The group that formed around Aguirre consists of Heather Ayers, Erin Dickey, Sara Enriquez, Vicki Helfrich, Danielle Pisors, Marianne Robison, Kristi Sanders and Joyce Squires. They range in age from 26 to 58, and from the frequent and raucous laughter, it's clear they enjoy their walks.

Recent studies at the Duke University Medical Center found that walking as little as 30 minutes a day reduces the risk of heart disease, diabetes and stroke, as well as preventing weight gain. The Journal of the American Medical Association found that walking reduces the risk of breast cancer for post-menopausal women. Other studies show walking reduces anxiety and depression, and reduces the risk of developing Alzheimer's.

The health benefits these women have experienced go further.

"My chocolate cravings are down and I sleep like a baby," says Helfrich. After walking, my recovery time now is phenomenal."

"My legs are stronger, and that has helped reduce my plantar fascitis and sciatic nerve pain," says Robison.

The accumulated hours of walking has made a noticeable increase in the fitness level of all nine women.

"In May, five miles was a killer. Now it's nothing — we do four times five miles in one day, "says Dickey.

The Rogue Valley nine can expect a welcoming experience in the Rose City. Of the 9,000 people who registered for the Portland Marathon last year, 2,200 were walkers. Runner's World dubbed this event the "Most Friendly Walkers' Marathon," and Prevention magazine named it the "No. 1 Walking Marathon."

"We are very proud of the fact that we have treated walkers as first-class participants," says Les Smith, the race director. "We cater to them with late-playing bands, aid stations and lots of support. And we are always ready for them at the finish line with the same treatment as someone who finished hours earlier, including their medal, shirt, rose, pin, food and beverages."

This marathon also features the highest percentage of women runners of any marathon in the world.
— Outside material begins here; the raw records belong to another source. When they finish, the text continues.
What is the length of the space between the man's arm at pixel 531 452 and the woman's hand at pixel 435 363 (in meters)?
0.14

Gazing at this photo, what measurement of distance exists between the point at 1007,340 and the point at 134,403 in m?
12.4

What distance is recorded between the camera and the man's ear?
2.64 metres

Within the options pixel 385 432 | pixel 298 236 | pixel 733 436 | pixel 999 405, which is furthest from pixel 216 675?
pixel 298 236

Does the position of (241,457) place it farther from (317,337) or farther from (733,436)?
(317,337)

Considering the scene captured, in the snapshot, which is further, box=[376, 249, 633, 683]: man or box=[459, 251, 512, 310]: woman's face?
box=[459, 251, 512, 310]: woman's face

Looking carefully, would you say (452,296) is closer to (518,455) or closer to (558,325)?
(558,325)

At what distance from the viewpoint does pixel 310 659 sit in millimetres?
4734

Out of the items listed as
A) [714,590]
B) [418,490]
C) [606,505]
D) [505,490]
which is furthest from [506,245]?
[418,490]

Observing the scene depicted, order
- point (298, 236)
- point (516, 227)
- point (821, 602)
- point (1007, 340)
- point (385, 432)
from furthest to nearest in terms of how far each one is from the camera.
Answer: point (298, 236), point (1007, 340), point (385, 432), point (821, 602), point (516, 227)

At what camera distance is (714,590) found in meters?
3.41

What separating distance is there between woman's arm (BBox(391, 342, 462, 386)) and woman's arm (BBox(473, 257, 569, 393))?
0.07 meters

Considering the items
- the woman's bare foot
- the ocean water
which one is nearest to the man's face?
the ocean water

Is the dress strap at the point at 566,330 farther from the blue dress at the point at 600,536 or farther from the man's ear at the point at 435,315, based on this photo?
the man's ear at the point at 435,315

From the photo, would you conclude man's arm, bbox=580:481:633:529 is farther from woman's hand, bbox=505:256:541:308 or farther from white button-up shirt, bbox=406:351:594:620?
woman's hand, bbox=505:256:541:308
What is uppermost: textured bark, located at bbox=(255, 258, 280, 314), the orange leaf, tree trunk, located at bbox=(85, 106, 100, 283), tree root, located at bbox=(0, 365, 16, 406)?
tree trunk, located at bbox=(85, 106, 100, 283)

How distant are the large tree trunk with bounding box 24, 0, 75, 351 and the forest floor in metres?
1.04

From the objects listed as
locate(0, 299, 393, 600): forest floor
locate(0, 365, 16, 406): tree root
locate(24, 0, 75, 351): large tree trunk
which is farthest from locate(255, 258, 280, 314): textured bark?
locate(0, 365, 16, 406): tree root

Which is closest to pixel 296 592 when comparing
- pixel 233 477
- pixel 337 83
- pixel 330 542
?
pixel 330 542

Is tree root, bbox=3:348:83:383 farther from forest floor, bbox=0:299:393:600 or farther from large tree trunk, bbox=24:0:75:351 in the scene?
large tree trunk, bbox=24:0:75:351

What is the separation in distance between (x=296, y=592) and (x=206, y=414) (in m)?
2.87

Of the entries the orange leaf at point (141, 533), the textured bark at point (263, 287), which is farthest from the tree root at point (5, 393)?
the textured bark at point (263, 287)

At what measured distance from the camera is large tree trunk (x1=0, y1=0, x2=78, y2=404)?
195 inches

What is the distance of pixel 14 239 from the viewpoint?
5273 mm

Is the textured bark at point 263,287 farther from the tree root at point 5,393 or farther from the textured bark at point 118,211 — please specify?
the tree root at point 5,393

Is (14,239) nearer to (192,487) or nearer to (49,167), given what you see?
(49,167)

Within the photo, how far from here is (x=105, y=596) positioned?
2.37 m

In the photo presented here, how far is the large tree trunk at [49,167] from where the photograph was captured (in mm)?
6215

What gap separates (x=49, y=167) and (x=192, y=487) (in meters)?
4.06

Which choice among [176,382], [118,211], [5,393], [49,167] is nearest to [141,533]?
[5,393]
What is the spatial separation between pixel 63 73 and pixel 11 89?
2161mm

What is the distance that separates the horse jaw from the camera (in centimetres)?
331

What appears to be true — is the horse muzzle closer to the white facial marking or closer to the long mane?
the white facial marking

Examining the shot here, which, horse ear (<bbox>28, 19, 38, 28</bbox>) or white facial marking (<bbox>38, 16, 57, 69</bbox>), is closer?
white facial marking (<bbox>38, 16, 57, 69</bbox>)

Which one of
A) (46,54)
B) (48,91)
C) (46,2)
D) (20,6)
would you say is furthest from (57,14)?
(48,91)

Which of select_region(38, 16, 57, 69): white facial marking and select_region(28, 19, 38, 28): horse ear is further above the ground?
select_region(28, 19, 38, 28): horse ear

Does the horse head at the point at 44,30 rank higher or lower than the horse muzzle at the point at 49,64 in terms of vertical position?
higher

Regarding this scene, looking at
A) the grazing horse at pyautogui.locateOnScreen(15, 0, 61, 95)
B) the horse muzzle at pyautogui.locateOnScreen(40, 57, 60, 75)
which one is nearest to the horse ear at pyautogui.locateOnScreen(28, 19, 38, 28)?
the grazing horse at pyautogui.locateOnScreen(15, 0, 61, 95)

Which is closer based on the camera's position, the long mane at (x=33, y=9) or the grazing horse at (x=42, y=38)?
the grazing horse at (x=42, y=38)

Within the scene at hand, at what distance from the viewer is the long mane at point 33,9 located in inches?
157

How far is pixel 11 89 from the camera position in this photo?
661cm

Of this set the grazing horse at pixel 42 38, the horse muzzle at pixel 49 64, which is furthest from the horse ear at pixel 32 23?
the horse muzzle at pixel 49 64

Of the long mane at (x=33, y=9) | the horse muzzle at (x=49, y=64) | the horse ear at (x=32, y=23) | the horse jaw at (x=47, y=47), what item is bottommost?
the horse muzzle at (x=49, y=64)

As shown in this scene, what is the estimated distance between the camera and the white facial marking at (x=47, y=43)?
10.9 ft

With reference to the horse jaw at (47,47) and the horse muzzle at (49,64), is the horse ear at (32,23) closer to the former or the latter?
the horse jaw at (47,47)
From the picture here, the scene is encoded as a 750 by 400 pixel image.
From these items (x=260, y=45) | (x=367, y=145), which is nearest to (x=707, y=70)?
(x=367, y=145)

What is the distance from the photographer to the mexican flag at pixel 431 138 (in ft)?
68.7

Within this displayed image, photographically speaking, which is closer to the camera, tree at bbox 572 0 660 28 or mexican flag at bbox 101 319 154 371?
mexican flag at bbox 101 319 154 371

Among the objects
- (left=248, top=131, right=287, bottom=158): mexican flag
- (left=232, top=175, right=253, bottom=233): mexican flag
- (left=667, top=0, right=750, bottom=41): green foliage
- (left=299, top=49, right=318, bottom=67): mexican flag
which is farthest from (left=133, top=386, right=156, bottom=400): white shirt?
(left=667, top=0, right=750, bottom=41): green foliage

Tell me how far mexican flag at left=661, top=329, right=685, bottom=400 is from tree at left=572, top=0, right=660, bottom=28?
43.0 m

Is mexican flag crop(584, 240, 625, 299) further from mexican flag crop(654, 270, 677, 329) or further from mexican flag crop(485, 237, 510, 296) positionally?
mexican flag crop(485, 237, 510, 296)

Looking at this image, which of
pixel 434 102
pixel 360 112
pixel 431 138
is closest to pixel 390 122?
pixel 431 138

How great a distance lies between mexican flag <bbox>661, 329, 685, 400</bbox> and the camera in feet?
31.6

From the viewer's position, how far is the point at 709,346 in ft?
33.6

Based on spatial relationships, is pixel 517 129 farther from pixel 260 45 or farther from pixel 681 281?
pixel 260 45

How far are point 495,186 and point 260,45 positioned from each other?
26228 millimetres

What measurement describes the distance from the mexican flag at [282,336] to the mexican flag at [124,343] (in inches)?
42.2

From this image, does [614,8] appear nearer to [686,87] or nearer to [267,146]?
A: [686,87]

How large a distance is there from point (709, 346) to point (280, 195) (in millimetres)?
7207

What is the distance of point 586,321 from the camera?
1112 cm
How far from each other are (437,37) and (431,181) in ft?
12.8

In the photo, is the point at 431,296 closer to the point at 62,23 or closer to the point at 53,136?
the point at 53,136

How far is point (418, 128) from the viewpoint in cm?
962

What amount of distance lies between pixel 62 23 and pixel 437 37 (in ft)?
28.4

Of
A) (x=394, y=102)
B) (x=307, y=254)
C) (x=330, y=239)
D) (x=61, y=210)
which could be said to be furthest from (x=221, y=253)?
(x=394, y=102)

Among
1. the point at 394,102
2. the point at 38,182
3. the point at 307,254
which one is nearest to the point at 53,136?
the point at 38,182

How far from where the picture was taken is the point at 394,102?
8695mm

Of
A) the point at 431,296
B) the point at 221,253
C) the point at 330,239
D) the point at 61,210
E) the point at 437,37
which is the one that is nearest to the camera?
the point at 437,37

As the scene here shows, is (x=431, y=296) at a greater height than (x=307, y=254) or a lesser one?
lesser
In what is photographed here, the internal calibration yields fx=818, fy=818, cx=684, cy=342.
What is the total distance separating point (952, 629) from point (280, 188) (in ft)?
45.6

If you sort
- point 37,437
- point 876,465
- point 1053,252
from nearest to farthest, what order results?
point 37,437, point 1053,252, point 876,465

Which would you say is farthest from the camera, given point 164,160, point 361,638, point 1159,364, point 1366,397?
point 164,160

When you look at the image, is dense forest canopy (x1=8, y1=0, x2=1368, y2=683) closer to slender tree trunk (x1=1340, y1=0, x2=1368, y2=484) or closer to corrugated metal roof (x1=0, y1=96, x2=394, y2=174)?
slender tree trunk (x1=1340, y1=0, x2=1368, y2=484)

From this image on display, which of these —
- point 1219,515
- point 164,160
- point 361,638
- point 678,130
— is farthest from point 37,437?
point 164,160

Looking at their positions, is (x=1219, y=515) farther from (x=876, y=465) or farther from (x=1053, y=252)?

In the 1980s, when many women started entering marathons, race directors published cutoff times and shut down the course early, stopping those who weren't finished. Not so in Portland, and the word spread quickly.

Kristi Sanders has her goal time of 6 hours, 36 minutes, and 38 seconds stenciled on her shoes. When asked the question she and her friends hear so frequently, she stops adjusting her shoelaces.

"Why are we doing this? Because we can."